だが、俺はこれを好事家に売るなんてことはしない。俺は優しいんだ。そんなこうりつがわるいことをするわけがない


「さて、二コラ君。の手の中には今、恐らく君にとってとても大事なものがある。このままではは手が滑ってこれを売り飛ばしてしまうかもしれない。」

「やっ、やめてくれ!」


ふむ、リリカの言う通りやはりこれはとても大事なものらしい。俺は続ける。


「だが、としても大切な物があるべき人の元から離れて行ってしまうというのはとても悲しい。だから、君にこれを購入する機会をあげよう。さて、君はいくら出す?」

「じゅ、10万G、いや、15万G出す!」


…こいつは話を聞いて無かったのか?

リリカの見立てでは20万Gが下限だ。とことん舐めてやがるな…


「はぁ…とても残念だ。悲しいがこのロザリオはどこぞの悪趣味なおっさんにでも買われてしまうんだろうな。みんな、帰ろう。」

「30万Gだ!30万Gが限界だ!今の俺にはどう頑張ってもそれ以上は払えない…」


やっと尻尾を出したので、取引をクローズに掛かる。

「50万Gだ。」

「えっ…」

「50万G。とりあえず今払える分は全額払って貰う。それでロザリオは返そう。

残りはギルドマスターを通して返済するんだ。返済の意思が感じられないようなら、まぁ、解っているな?」

俺は爽やかな…相手からすれば悪魔じみた笑顔で告げた。

まともな杖が無いとクエスト攻略が出来ず、返済が滞る。一旦20万Gをこの場で支払って貰い、残りは毎日無理ない範囲で返済して貰う形で合意した。

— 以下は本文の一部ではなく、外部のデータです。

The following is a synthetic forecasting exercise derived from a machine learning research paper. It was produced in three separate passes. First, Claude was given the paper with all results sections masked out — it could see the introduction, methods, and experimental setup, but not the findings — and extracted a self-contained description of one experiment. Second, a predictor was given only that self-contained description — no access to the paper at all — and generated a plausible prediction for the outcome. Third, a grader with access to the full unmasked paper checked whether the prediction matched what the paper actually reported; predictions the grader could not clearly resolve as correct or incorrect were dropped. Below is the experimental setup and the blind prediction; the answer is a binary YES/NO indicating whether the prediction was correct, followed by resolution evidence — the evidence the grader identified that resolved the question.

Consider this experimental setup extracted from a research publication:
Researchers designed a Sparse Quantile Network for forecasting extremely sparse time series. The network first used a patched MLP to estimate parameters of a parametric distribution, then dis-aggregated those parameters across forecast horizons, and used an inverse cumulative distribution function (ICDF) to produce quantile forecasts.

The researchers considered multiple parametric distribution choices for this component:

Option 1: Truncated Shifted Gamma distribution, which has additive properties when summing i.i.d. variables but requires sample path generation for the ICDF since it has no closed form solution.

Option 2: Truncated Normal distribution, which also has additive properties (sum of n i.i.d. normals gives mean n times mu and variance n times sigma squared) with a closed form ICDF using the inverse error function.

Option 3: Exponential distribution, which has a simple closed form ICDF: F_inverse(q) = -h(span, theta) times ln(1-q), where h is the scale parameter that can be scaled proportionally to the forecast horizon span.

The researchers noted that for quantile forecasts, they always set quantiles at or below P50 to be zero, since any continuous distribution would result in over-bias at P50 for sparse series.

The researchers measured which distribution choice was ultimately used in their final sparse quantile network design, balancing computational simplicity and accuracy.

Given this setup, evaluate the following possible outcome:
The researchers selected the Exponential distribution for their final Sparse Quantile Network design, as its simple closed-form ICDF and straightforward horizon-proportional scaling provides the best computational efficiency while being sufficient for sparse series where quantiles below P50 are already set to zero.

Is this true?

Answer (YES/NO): YES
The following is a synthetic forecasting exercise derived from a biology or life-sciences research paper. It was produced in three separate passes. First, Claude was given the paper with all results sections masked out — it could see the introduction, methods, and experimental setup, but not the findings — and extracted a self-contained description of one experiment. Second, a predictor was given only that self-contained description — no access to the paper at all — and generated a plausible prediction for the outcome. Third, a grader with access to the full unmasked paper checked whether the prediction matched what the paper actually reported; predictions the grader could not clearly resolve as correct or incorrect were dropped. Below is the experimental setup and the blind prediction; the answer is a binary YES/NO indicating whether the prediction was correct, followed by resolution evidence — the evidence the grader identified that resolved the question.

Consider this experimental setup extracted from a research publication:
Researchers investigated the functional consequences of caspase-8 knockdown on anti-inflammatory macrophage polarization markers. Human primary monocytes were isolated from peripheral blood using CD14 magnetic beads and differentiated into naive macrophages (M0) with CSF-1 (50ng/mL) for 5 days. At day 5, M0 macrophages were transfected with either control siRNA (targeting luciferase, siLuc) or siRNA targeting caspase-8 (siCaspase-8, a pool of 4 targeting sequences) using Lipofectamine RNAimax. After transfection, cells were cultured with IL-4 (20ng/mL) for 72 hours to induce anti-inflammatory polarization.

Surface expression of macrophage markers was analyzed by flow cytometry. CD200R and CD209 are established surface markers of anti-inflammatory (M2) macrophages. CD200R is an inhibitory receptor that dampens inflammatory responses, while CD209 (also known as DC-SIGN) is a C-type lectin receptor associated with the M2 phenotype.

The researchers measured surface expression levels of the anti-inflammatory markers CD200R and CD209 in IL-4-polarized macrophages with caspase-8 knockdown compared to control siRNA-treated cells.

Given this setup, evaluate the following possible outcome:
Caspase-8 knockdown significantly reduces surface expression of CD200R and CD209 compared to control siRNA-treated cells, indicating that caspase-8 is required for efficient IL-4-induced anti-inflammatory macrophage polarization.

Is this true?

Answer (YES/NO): YES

「では、取引成立だ。明日から、今まで以上に頑張るんだぞ!」


俺はそう言い放つと帰路につくべく皆に声を掛ける。


「あんただけは敵に回しちゃいけないって、今日一番強く思ったよ…」


ルージュがそう言い、ナッシュが何度も首肯する。

リリカだけは「ありがとね…」と小声で囁き、俺の服の裾をキュッと強く握った。